Broking. Despite introducing the first phase of upfront peak margin requirement for cash and derivatives, ADTV for cash increased 57.1/-0.8% YoY/QoQ, while derivatives saw a growth of 77.6/38.1%. We expect family-owned smaller scale brokers to cede market share to more organized larger competitors. Strong activity along with market share gain is expected to boost broking revenues. Distribution income is expected to improve as industry active equity AUM grew 8.1/16.4% YoY/QoQ. Commentary around new customer acquisition, new pricing plans, and the impact of regulatory changes will be key to watch. ISEC: We expect ISEC to deliver APAT growth of 77.1/-12.6 % YoY/QoQ. We retain ADD with a TP of Rs 560 (i.e. 23x Sep-22E EPS).
General Insurance. GDPI (ex. crop) growth for the sector improved in the first 2 months of 3QFY21 by +6.3/7.7% YoY/QoQ. The two large segments- Health/Motor grew 3.8/4.8% YoY. We expect a slight deterioration in loss ratios in segments other than health as business activity resumed. We expect a slightly higher loss ratio for the health segment as COVID-19 related claims and elective surgeries increased. We expect lower interest rates to impact investment income, while FV change accounts should see increased unrealised gains as equity prices improved. Commentary around health and motor claims will be key to watch. ICICIGI: Over FY21E, we expect lockdown and partial working conditions to result in lower top-line growth, but improved CORs on a YoY basis. We maintain REDUCE on ICICIGI with an increased TP of Rs 1,210 (Sep-22E P/E of 27.6x and a P/ABV of 5.5x) as valuations are high and the market is ignoring risks on lower price hikes and potential de-tarification action for motor TP.

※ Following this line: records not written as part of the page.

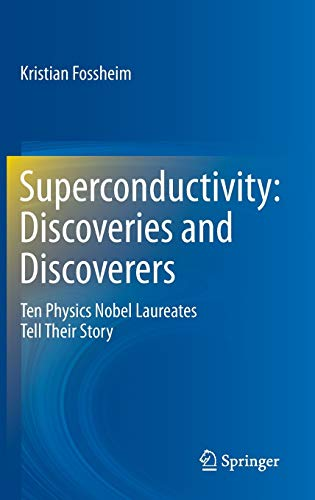 9783642360589: Superconductivity: Discoveries and Discoverers: Ten Physics Nobel Laureates Tell Their Story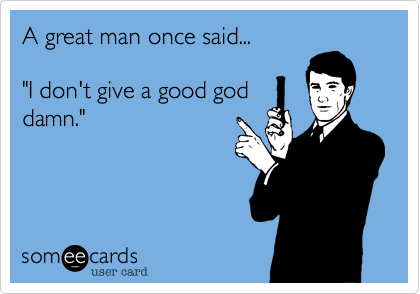 """A great man once said...""""I don't give a good goddamn."""""""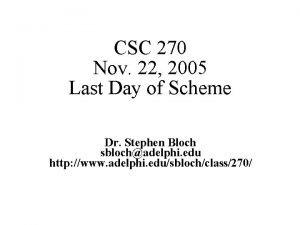 CSC 270 Nov 22 2005 Last Day of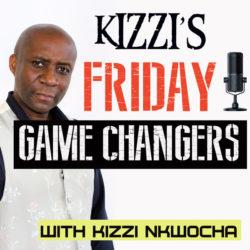 Kizzi's Friday Game Changers Podcast Logo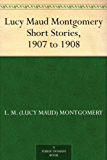 Lucy Maud Montgomery Short Stories, 1907 to 1908 (English Edition)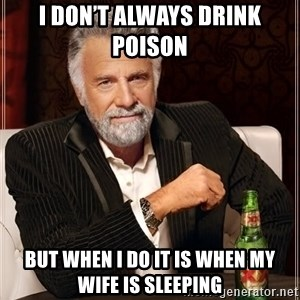 The Most Interesting Man In The World - I don't always drink poison  But when I do it is when my wife is sleeping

Life insurance. Pvt. life insurers' reported an indiv. APE growth of 2.7% YoY in 3QFY21 vs. decline of 3.0% YoY in 2QFY21. Savings business growth returned over the quarter, as indicated by the non-single premium sum assured / premium ratio moderation to 25.3 (-6.7% QoQ, upto Nov-20). Channel checks indicate that NPAR and PAR product sales continue to do well, while ULIP sales are improving. Protection in mix is expected to moderate. Group APE continues to do well for private insurers as 3QFY21 reported growth of 30.7% YoY. Commentary around potential impact of new PF regulations on insurance investments, and lower interest rates on NPAR savings products will be key. Our preferred picks are SBILIFE and MFSL with BUY and ADD ratings and higher TPs of Rs 1,140 and Rs 800, respectively.